Halbert L. Dunn, the chief of the National Office of Vital Statistics, coined the term wellness in 1959 when writing about health-care providers’ dissatisfaction with the ability of medicine to care for the “spirit.” He helped to reignite interest in alternative medicine, and its emphasis on vegetarianism, exercise, and natural living. Alternative medicine became a national trend in the 1970s, entwined with the antiauthoritarian countercultural movement. Crucially Dunn considered wellness not a replacement for or foe of medicine, but its complement. Medicine was a reaction to illness; wellness was a practice you engaged in when healthy. But doctors rushed to defend the ways of conventional medicine. In the late 1970s, the prominent physician Lewis Thomas wrote a commentary in The New England Journal of Medicine warning that the new field of lifestyle medicine was “wide open for magic.” Today, an evidence-based cohort of conventional doctors are still set on debunking wellness practices, while wellness figures decry the failures of medicine and the corruption of Big Pharma.

The pull toward the “natural” can be especially enticing when the world seems designed to make people sick. There’s concern about “forever” chemicals while food comes wrapped in plastic, and wildfires send smoke pouring across continents. Levinovitz has argued that, in the wellness world, the term natural assumes a pseudo-religious status. It provides comfort, ritual, and community. If wellness is a church that views “clean” or “natural” food as sacred, and additives or vaccines as profane, then Kennedy fits neatly within it. Religious beliefs famously cannot be dispelled through arguments over evidence, which does not bode well for anyone who wishes to wrest the American public out of Kennedy’s grasp.

[Read: The sanewashing of RFK Jr.]

Like religion, wellness doesn’t captivate by empirically proving its truth to adherents. But it does meet certain psychological needs. By contrast, the crucial project of the U.S. public-health apparatus is not to soothe its citizens’ existential woes, but to make policies that address the health of the masses.
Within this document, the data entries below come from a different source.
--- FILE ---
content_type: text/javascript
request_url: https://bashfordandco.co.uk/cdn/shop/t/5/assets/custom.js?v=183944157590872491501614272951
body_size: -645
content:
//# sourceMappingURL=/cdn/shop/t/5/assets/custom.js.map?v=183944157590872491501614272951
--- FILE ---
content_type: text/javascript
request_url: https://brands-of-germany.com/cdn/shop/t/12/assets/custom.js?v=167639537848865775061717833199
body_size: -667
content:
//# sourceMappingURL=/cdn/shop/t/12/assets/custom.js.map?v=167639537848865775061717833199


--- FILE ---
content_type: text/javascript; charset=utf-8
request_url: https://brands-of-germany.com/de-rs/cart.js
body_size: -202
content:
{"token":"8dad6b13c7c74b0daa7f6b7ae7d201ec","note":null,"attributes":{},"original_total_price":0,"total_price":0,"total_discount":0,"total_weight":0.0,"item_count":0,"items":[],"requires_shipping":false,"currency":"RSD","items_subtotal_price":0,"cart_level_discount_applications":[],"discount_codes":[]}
An administration that prioritizes the sacraments of wellness above all—especially if it undermines the efficacy of vaccines, cuts funding for infectious-disease research, and reduces regulation around raw milk—won’t make Americans healthier. This country reckoned with the limitations of wellness’s promises in the last century; perhaps, in this one, Americans can resist substituting wellness for what public health has to offer.